======== Text shown ========

The EMM complies with the CMMI paradigm that is the key constituents of Maturity Levels and Process Areas (PAs). This feature adds to the concerns about quality and dependability. A CMMI compatible Requirements Change Management (RCM) Model for the CMMI Level II has been proposed by the author in reference [19] to assist software development firms in implementing the best practices of REQM. Literature research was conducted in two domains, Software Process Improvement (SPI) and Requirements Engineering (RE), to discover elements that aid in the execution of the requirements change management process. In addition, two companies were interviewed regarding the RCM process. This model was reviewed by an expert panel and is divided into five stages: Request, Validate, Implement, Verify, and Update. Scrum paradigm can be mapped to the CMMI Level 2 process domains including Project Planning, Requirements Management, and Project Monitoring and Control [20].
Capability Maturity Model Integration (CMMI) is an internationally known and widely used framework for process maturity. We built our proposed model on the basic paradigm of the CMMI framework, which brings more reliability and acceptance. In this regard, there are four building blocks of our proposed model called model constructs. The first two are called “Maturity” and “Maturity Level” constructs. The maturity of the ETL system shall be represented using the “Maturity Level” construct of the model. The third construct is the “Key Process Area (KPA)” which is a collection of linked activities that must be carried out as part of an ETL system to improve the relevant process area. The “Activity” construct is the fourth building block of the proposed model. Finally, the model shall integrate all of these elements so that it can deliver a full solution as a benchmark for ETL system maturity.
We chart out a model development roadmap to cope with this challenge. The roadmap is given as:
As shown in Fig. 2, preparing the initial version of the model was the first step. After preparing an initial draft of the model it was presented to the panel of experts. The first certified version of the model was developed after the detailed deliberation sessions. To strongly affirm the proposed model, different types of case studies were conducted and the model was revised in the light of these case studies. The updated and enhanced version of the model was finally issued after the revised model was presented to the experts once again for review.
3.2 The ETL Maturity Model (EMM)
The EMM is the ultimate solution for producing high-quality knowledge by implementing quality processes during the ETL of data from multiple sources into a single target system. In terms of overall structure and paradigm, as previously stated, our suggested model is compliant with the CMMI framework. The proposed model’s overall closeness to the CMMI framework makes it more dependable and quality-oriented.

========

**Task goal:** From the ETL maturity model text above, reproduce word for word the passage starting with "The EMM is the" and going on through "dependable and quality-oriented.".

======== Dataset rows ========

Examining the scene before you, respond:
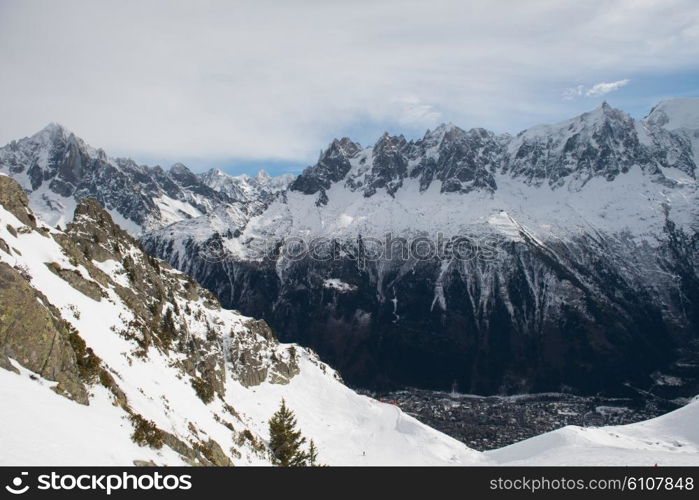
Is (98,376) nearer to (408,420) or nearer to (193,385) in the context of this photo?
(193,385)

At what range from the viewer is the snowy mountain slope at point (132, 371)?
94.1 feet

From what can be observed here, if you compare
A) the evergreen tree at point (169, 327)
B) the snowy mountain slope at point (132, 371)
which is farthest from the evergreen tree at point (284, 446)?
the evergreen tree at point (169, 327)

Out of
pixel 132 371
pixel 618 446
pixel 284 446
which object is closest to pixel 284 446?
pixel 284 446

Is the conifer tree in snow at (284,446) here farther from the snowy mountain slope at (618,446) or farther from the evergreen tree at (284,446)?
the snowy mountain slope at (618,446)

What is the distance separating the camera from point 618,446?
75.9m

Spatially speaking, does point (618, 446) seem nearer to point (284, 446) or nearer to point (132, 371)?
point (284, 446)

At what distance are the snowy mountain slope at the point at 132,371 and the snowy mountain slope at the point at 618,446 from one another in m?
17.2

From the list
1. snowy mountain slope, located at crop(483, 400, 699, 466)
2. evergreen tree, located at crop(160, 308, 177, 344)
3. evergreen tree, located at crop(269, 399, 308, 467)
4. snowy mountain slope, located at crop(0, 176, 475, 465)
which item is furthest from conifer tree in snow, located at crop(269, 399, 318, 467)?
snowy mountain slope, located at crop(483, 400, 699, 466)

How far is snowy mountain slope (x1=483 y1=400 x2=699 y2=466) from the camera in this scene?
5838cm

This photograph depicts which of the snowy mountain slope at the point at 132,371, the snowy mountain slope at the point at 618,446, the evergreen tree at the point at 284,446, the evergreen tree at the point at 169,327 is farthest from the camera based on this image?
the evergreen tree at the point at 169,327

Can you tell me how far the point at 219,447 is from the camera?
→ 164 ft

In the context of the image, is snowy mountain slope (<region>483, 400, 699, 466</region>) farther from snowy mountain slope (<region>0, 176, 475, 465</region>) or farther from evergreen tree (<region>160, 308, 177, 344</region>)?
evergreen tree (<region>160, 308, 177, 344</region>)

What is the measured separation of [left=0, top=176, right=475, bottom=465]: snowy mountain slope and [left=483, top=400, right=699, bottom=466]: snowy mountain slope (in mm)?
17203

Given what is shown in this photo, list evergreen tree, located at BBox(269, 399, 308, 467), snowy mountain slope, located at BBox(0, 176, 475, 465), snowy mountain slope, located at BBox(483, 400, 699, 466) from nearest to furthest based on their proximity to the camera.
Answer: snowy mountain slope, located at BBox(0, 176, 475, 465) < snowy mountain slope, located at BBox(483, 400, 699, 466) < evergreen tree, located at BBox(269, 399, 308, 467)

========

**Correct output:**
The EMM is the ultimate solution for producing high-quality knowledge by implementing quality processes during the ETL of data from multiple sources into a single target system. In terms of overall structure and paradigm, as previously stated, our suggested model is compliant with the CMMI framework. The proposed model’s overall closeness to the CMMI framework makes it more dependable and quality-oriented.